But, is this necessary or desirable?
- The UK has a shortage of plumbers, electricians and nurses. Encouraging people to take a degree will not solve these shortages.
- A highly skilled workforce is essential to a successful economy, but, it is not clear that university education is the best way to create a highly skilled workforce.
- Some argue the primary benefit of higher education is as a signalling mechanism. i.e. a degree signals more ability and capacity, but, it does little to increase labour productivity directly. (this, of course, varies between subjects e.g. medicine)
- Perhaps, greater emphasis should be placed on practical, vocational training. This does not require 3 expensive years of higher education, but, the benefit to the economy is more direct.
- Also, with an ageing population, an increase in the student population will further reduce the already shrinking labour force. This will put further pressure on government finances.
- Everyone should have the right to go to university, but, that does not mean we should encourage everyone to spend 3 years studying at university.
- Perhaps university should remain selective. Why do we want someone with 2 Es at A level to spend another 3 years studying? If a student gets say DDD at A level, I really don't know how helpful it is for them or the economy to spend another 3 years of academic study.
- University education is very expensive. An expansion in student numbers means that resources will be more stretched. The government want more people to go to university, but, they don't particularly want to pay for it. The result is we have an expansion in university numbers, but, a declining ratio of teachers per student. Is Quantity really preferable to quality?
- If the number of students going to university is decreased (or kept constant) it will be easier to finance it. But, if the % going to university increases to 50% it will require higher top up fees or more taxes.
- In the UK, there is still an element of class status about getting a university degree. Somehow getting a degree helps you enter the middle class. There is nothing wrong with this attitude, but, I think it is a mistake to undervalue vocational training qualifications such as becoming and electrician.
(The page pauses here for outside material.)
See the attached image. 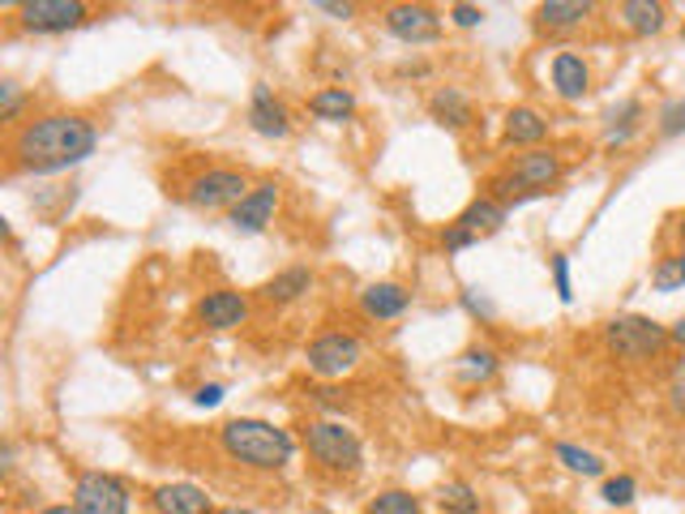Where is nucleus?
<instances>
[{"label":"nucleus","mask_w":685,"mask_h":514,"mask_svg":"<svg viewBox=\"0 0 685 514\" xmlns=\"http://www.w3.org/2000/svg\"><path fill=\"white\" fill-rule=\"evenodd\" d=\"M99 147L95 120L77 111H47L9 133L4 147V176H56L86 163Z\"/></svg>","instance_id":"1"},{"label":"nucleus","mask_w":685,"mask_h":514,"mask_svg":"<svg viewBox=\"0 0 685 514\" xmlns=\"http://www.w3.org/2000/svg\"><path fill=\"white\" fill-rule=\"evenodd\" d=\"M218 446H223V454L232 463L253 468V472H283L291 459H296V450H300V441L291 438L288 429H279L270 420H257V416L227 420L218 429Z\"/></svg>","instance_id":"2"},{"label":"nucleus","mask_w":685,"mask_h":514,"mask_svg":"<svg viewBox=\"0 0 685 514\" xmlns=\"http://www.w3.org/2000/svg\"><path fill=\"white\" fill-rule=\"evenodd\" d=\"M300 441L325 476H356L364 468V441L343 420H309Z\"/></svg>","instance_id":"3"},{"label":"nucleus","mask_w":685,"mask_h":514,"mask_svg":"<svg viewBox=\"0 0 685 514\" xmlns=\"http://www.w3.org/2000/svg\"><path fill=\"white\" fill-rule=\"evenodd\" d=\"M668 343H673L668 326H660L655 318H643V313H621L604 326V347L621 365H651L668 352Z\"/></svg>","instance_id":"4"},{"label":"nucleus","mask_w":685,"mask_h":514,"mask_svg":"<svg viewBox=\"0 0 685 514\" xmlns=\"http://www.w3.org/2000/svg\"><path fill=\"white\" fill-rule=\"evenodd\" d=\"M18 9V31L26 35H69L90 22V4L86 0H22Z\"/></svg>","instance_id":"5"},{"label":"nucleus","mask_w":685,"mask_h":514,"mask_svg":"<svg viewBox=\"0 0 685 514\" xmlns=\"http://www.w3.org/2000/svg\"><path fill=\"white\" fill-rule=\"evenodd\" d=\"M249 189L253 184L240 168H206V172H197V176L189 181V193H184V197H189L193 211H232V206L245 202Z\"/></svg>","instance_id":"6"},{"label":"nucleus","mask_w":685,"mask_h":514,"mask_svg":"<svg viewBox=\"0 0 685 514\" xmlns=\"http://www.w3.org/2000/svg\"><path fill=\"white\" fill-rule=\"evenodd\" d=\"M304 361H309V368H313L318 377L334 382V377H347L352 368L361 365V361H364V343L356 339V334H347V331H325V334H318V339L309 343Z\"/></svg>","instance_id":"7"},{"label":"nucleus","mask_w":685,"mask_h":514,"mask_svg":"<svg viewBox=\"0 0 685 514\" xmlns=\"http://www.w3.org/2000/svg\"><path fill=\"white\" fill-rule=\"evenodd\" d=\"M73 511L77 514H129V489L111 472H82L73 480Z\"/></svg>","instance_id":"8"},{"label":"nucleus","mask_w":685,"mask_h":514,"mask_svg":"<svg viewBox=\"0 0 685 514\" xmlns=\"http://www.w3.org/2000/svg\"><path fill=\"white\" fill-rule=\"evenodd\" d=\"M382 22H386V35L407 47H425V43L441 39V13L434 4H390L382 13Z\"/></svg>","instance_id":"9"},{"label":"nucleus","mask_w":685,"mask_h":514,"mask_svg":"<svg viewBox=\"0 0 685 514\" xmlns=\"http://www.w3.org/2000/svg\"><path fill=\"white\" fill-rule=\"evenodd\" d=\"M505 176L510 181H518L527 193H548L553 184L566 176V163H561V154L548 147H536V150H523V154H514L510 159V168H505Z\"/></svg>","instance_id":"10"},{"label":"nucleus","mask_w":685,"mask_h":514,"mask_svg":"<svg viewBox=\"0 0 685 514\" xmlns=\"http://www.w3.org/2000/svg\"><path fill=\"white\" fill-rule=\"evenodd\" d=\"M253 304L245 292H232V288H215V292H206L197 300V309H193V318H197V326H206V331H240L245 322H249Z\"/></svg>","instance_id":"11"},{"label":"nucleus","mask_w":685,"mask_h":514,"mask_svg":"<svg viewBox=\"0 0 685 514\" xmlns=\"http://www.w3.org/2000/svg\"><path fill=\"white\" fill-rule=\"evenodd\" d=\"M275 211H279V181H257L245 193V202L227 211V223L240 236H257V232H266L275 223Z\"/></svg>","instance_id":"12"},{"label":"nucleus","mask_w":685,"mask_h":514,"mask_svg":"<svg viewBox=\"0 0 685 514\" xmlns=\"http://www.w3.org/2000/svg\"><path fill=\"white\" fill-rule=\"evenodd\" d=\"M245 120H249V129L257 133V138H270V142H283V138L291 133L288 108H283V99H279L266 82H257V86H253Z\"/></svg>","instance_id":"13"},{"label":"nucleus","mask_w":685,"mask_h":514,"mask_svg":"<svg viewBox=\"0 0 685 514\" xmlns=\"http://www.w3.org/2000/svg\"><path fill=\"white\" fill-rule=\"evenodd\" d=\"M150 511L154 514H218L215 497L193 484V480H172V484H159L150 489Z\"/></svg>","instance_id":"14"},{"label":"nucleus","mask_w":685,"mask_h":514,"mask_svg":"<svg viewBox=\"0 0 685 514\" xmlns=\"http://www.w3.org/2000/svg\"><path fill=\"white\" fill-rule=\"evenodd\" d=\"M548 77H553V95L561 104H582L591 95V65L578 56V52H557L553 65H548Z\"/></svg>","instance_id":"15"},{"label":"nucleus","mask_w":685,"mask_h":514,"mask_svg":"<svg viewBox=\"0 0 685 514\" xmlns=\"http://www.w3.org/2000/svg\"><path fill=\"white\" fill-rule=\"evenodd\" d=\"M411 309V292L395 283V279H382V283H368L361 288V313L368 322H395Z\"/></svg>","instance_id":"16"},{"label":"nucleus","mask_w":685,"mask_h":514,"mask_svg":"<svg viewBox=\"0 0 685 514\" xmlns=\"http://www.w3.org/2000/svg\"><path fill=\"white\" fill-rule=\"evenodd\" d=\"M429 116L441 129H471L475 125V104H471L468 90H459V86H437L429 95Z\"/></svg>","instance_id":"17"},{"label":"nucleus","mask_w":685,"mask_h":514,"mask_svg":"<svg viewBox=\"0 0 685 514\" xmlns=\"http://www.w3.org/2000/svg\"><path fill=\"white\" fill-rule=\"evenodd\" d=\"M617 22L634 39H651L668 26V4H660V0H621Z\"/></svg>","instance_id":"18"},{"label":"nucleus","mask_w":685,"mask_h":514,"mask_svg":"<svg viewBox=\"0 0 685 514\" xmlns=\"http://www.w3.org/2000/svg\"><path fill=\"white\" fill-rule=\"evenodd\" d=\"M643 120H647L643 99H621V104H613V108L604 111V147L621 150L625 142H634V133L643 129Z\"/></svg>","instance_id":"19"},{"label":"nucleus","mask_w":685,"mask_h":514,"mask_svg":"<svg viewBox=\"0 0 685 514\" xmlns=\"http://www.w3.org/2000/svg\"><path fill=\"white\" fill-rule=\"evenodd\" d=\"M591 13H596L591 0H544V4H536V26L557 35V31H575V26H582Z\"/></svg>","instance_id":"20"},{"label":"nucleus","mask_w":685,"mask_h":514,"mask_svg":"<svg viewBox=\"0 0 685 514\" xmlns=\"http://www.w3.org/2000/svg\"><path fill=\"white\" fill-rule=\"evenodd\" d=\"M548 138V120H544L536 108L518 104V108L505 111V142L510 147H523V150H536Z\"/></svg>","instance_id":"21"},{"label":"nucleus","mask_w":685,"mask_h":514,"mask_svg":"<svg viewBox=\"0 0 685 514\" xmlns=\"http://www.w3.org/2000/svg\"><path fill=\"white\" fill-rule=\"evenodd\" d=\"M510 219V206H502L497 197H489V193H480V197H471L468 206H463V215L454 223H463L471 236H493V232H502V223Z\"/></svg>","instance_id":"22"},{"label":"nucleus","mask_w":685,"mask_h":514,"mask_svg":"<svg viewBox=\"0 0 685 514\" xmlns=\"http://www.w3.org/2000/svg\"><path fill=\"white\" fill-rule=\"evenodd\" d=\"M309 111L325 125H343V120L356 116V95L347 86H322V90L309 95Z\"/></svg>","instance_id":"23"},{"label":"nucleus","mask_w":685,"mask_h":514,"mask_svg":"<svg viewBox=\"0 0 685 514\" xmlns=\"http://www.w3.org/2000/svg\"><path fill=\"white\" fill-rule=\"evenodd\" d=\"M309 288H313V270H309V266H288V270H279L275 279L261 283V300H270V304H291V300H300Z\"/></svg>","instance_id":"24"},{"label":"nucleus","mask_w":685,"mask_h":514,"mask_svg":"<svg viewBox=\"0 0 685 514\" xmlns=\"http://www.w3.org/2000/svg\"><path fill=\"white\" fill-rule=\"evenodd\" d=\"M437 506L441 514H480L484 511V497H480V489L471 484V480H446V484H437Z\"/></svg>","instance_id":"25"},{"label":"nucleus","mask_w":685,"mask_h":514,"mask_svg":"<svg viewBox=\"0 0 685 514\" xmlns=\"http://www.w3.org/2000/svg\"><path fill=\"white\" fill-rule=\"evenodd\" d=\"M497 368H502V356H497L493 347H468V352L454 361L459 382H468V386H484V382H493V377H497Z\"/></svg>","instance_id":"26"},{"label":"nucleus","mask_w":685,"mask_h":514,"mask_svg":"<svg viewBox=\"0 0 685 514\" xmlns=\"http://www.w3.org/2000/svg\"><path fill=\"white\" fill-rule=\"evenodd\" d=\"M553 459L575 476H604V459L587 446H575V441H553Z\"/></svg>","instance_id":"27"},{"label":"nucleus","mask_w":685,"mask_h":514,"mask_svg":"<svg viewBox=\"0 0 685 514\" xmlns=\"http://www.w3.org/2000/svg\"><path fill=\"white\" fill-rule=\"evenodd\" d=\"M651 288L660 296L685 292V261L682 254H664L655 266H651Z\"/></svg>","instance_id":"28"},{"label":"nucleus","mask_w":685,"mask_h":514,"mask_svg":"<svg viewBox=\"0 0 685 514\" xmlns=\"http://www.w3.org/2000/svg\"><path fill=\"white\" fill-rule=\"evenodd\" d=\"M364 514H425V502L416 497V493H407V489H382Z\"/></svg>","instance_id":"29"},{"label":"nucleus","mask_w":685,"mask_h":514,"mask_svg":"<svg viewBox=\"0 0 685 514\" xmlns=\"http://www.w3.org/2000/svg\"><path fill=\"white\" fill-rule=\"evenodd\" d=\"M600 497H604V506H613V511H625V506H634V497H639V480L634 476H609L600 484Z\"/></svg>","instance_id":"30"},{"label":"nucleus","mask_w":685,"mask_h":514,"mask_svg":"<svg viewBox=\"0 0 685 514\" xmlns=\"http://www.w3.org/2000/svg\"><path fill=\"white\" fill-rule=\"evenodd\" d=\"M655 133H660V138H682L685 133V95L682 99H668L664 108L655 111Z\"/></svg>","instance_id":"31"},{"label":"nucleus","mask_w":685,"mask_h":514,"mask_svg":"<svg viewBox=\"0 0 685 514\" xmlns=\"http://www.w3.org/2000/svg\"><path fill=\"white\" fill-rule=\"evenodd\" d=\"M548 275H553V292L561 304H570L575 300V279H570V257L566 254H553L548 257Z\"/></svg>","instance_id":"32"},{"label":"nucleus","mask_w":685,"mask_h":514,"mask_svg":"<svg viewBox=\"0 0 685 514\" xmlns=\"http://www.w3.org/2000/svg\"><path fill=\"white\" fill-rule=\"evenodd\" d=\"M18 111H22V90H18L13 77H4L0 82V120L4 125H18Z\"/></svg>","instance_id":"33"},{"label":"nucleus","mask_w":685,"mask_h":514,"mask_svg":"<svg viewBox=\"0 0 685 514\" xmlns=\"http://www.w3.org/2000/svg\"><path fill=\"white\" fill-rule=\"evenodd\" d=\"M446 18H450L459 31H475V26H484V18H489V13H484V4H463V0H459V4H450V13H446Z\"/></svg>","instance_id":"34"},{"label":"nucleus","mask_w":685,"mask_h":514,"mask_svg":"<svg viewBox=\"0 0 685 514\" xmlns=\"http://www.w3.org/2000/svg\"><path fill=\"white\" fill-rule=\"evenodd\" d=\"M463 309H468L471 318H480V322H493L497 318V304L480 292V288H463Z\"/></svg>","instance_id":"35"},{"label":"nucleus","mask_w":685,"mask_h":514,"mask_svg":"<svg viewBox=\"0 0 685 514\" xmlns=\"http://www.w3.org/2000/svg\"><path fill=\"white\" fill-rule=\"evenodd\" d=\"M471 245H480V236H471L463 223H450V227L441 232V249H446V254H463Z\"/></svg>","instance_id":"36"},{"label":"nucleus","mask_w":685,"mask_h":514,"mask_svg":"<svg viewBox=\"0 0 685 514\" xmlns=\"http://www.w3.org/2000/svg\"><path fill=\"white\" fill-rule=\"evenodd\" d=\"M313 9L325 13V18H334V22H352L356 18V4L352 0H313Z\"/></svg>","instance_id":"37"},{"label":"nucleus","mask_w":685,"mask_h":514,"mask_svg":"<svg viewBox=\"0 0 685 514\" xmlns=\"http://www.w3.org/2000/svg\"><path fill=\"white\" fill-rule=\"evenodd\" d=\"M223 395H227V386H223V382H206V386H197V390H193V404L197 407H218L223 404Z\"/></svg>","instance_id":"38"},{"label":"nucleus","mask_w":685,"mask_h":514,"mask_svg":"<svg viewBox=\"0 0 685 514\" xmlns=\"http://www.w3.org/2000/svg\"><path fill=\"white\" fill-rule=\"evenodd\" d=\"M668 407L685 420V368H677L673 382H668Z\"/></svg>","instance_id":"39"},{"label":"nucleus","mask_w":685,"mask_h":514,"mask_svg":"<svg viewBox=\"0 0 685 514\" xmlns=\"http://www.w3.org/2000/svg\"><path fill=\"white\" fill-rule=\"evenodd\" d=\"M668 334H673V343H677V347L685 352V318H677V322L668 326Z\"/></svg>","instance_id":"40"},{"label":"nucleus","mask_w":685,"mask_h":514,"mask_svg":"<svg viewBox=\"0 0 685 514\" xmlns=\"http://www.w3.org/2000/svg\"><path fill=\"white\" fill-rule=\"evenodd\" d=\"M39 514H77V511H73V502H56V506H43Z\"/></svg>","instance_id":"41"},{"label":"nucleus","mask_w":685,"mask_h":514,"mask_svg":"<svg viewBox=\"0 0 685 514\" xmlns=\"http://www.w3.org/2000/svg\"><path fill=\"white\" fill-rule=\"evenodd\" d=\"M218 514H257V511H249V506H223Z\"/></svg>","instance_id":"42"},{"label":"nucleus","mask_w":685,"mask_h":514,"mask_svg":"<svg viewBox=\"0 0 685 514\" xmlns=\"http://www.w3.org/2000/svg\"><path fill=\"white\" fill-rule=\"evenodd\" d=\"M677 236H682V249H685V215H682V223H677Z\"/></svg>","instance_id":"43"},{"label":"nucleus","mask_w":685,"mask_h":514,"mask_svg":"<svg viewBox=\"0 0 685 514\" xmlns=\"http://www.w3.org/2000/svg\"><path fill=\"white\" fill-rule=\"evenodd\" d=\"M544 514H570V511H544Z\"/></svg>","instance_id":"44"},{"label":"nucleus","mask_w":685,"mask_h":514,"mask_svg":"<svg viewBox=\"0 0 685 514\" xmlns=\"http://www.w3.org/2000/svg\"><path fill=\"white\" fill-rule=\"evenodd\" d=\"M682 39H685V26H682Z\"/></svg>","instance_id":"45"},{"label":"nucleus","mask_w":685,"mask_h":514,"mask_svg":"<svg viewBox=\"0 0 685 514\" xmlns=\"http://www.w3.org/2000/svg\"><path fill=\"white\" fill-rule=\"evenodd\" d=\"M682 261H685V249H682Z\"/></svg>","instance_id":"46"}]
</instances>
It is worth noting that many of our competitor economies have a much higher % of students going to university. Some argue the low % of students going to university is responsible for holding back the UK economy
I got DDE at A level and a First Class honours degree. My housemate got ABB at A level and failed his first and second year at uni.
Previous academic underachievement shouldnt be punished, instead a new found desire to learn and push yourself should be encouraged.